J is inserted into some plasmids transfected in L. tarentolae. The 25.2S, 25.2L and 28.2 plasmids, shown in Figure 2, were purified after amplification in L. tarentolae or E. coli. The DNA samples were digested with BamHI, EcoRI and XbaI, size-fractionated in a 0.7% agarose gel in 0.5×TBE, transferred to nitrocellulose and incubated with an anti-J antibody. (A) The plasmids 25.2L and 25.2S purified from L. tarentolae show specific bands recognized by the anti-J antibody. It is clear that J was not only formed in the inserted 2 kb 25.2L cSSR, but also in the adjacent 0.8 kb intergenic α-tubulin and the 1.7 kb α-tubulin-neo fragments.
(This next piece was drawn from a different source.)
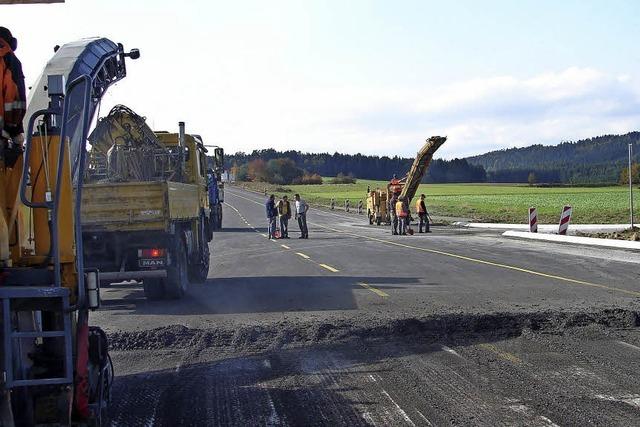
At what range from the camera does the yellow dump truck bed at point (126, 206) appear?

The small 25.2S insert fragment is not visible on the blot. No J-containing fragments are detected when the plasmids were isolated from E. coli or when the 28.2 plasmid was used. (B) J-containing DNA fragments are only detected after growth in the wild-type and not after growth in the JBP2-null L. tarentolae strain. This blot contains the 0.4 kb 25.2S insert band, albeit weak because these small fragments are lost during blotting. The 1.2 kb fragment in the 25.2S plasmid preparation is due to a modification of the BamHI site.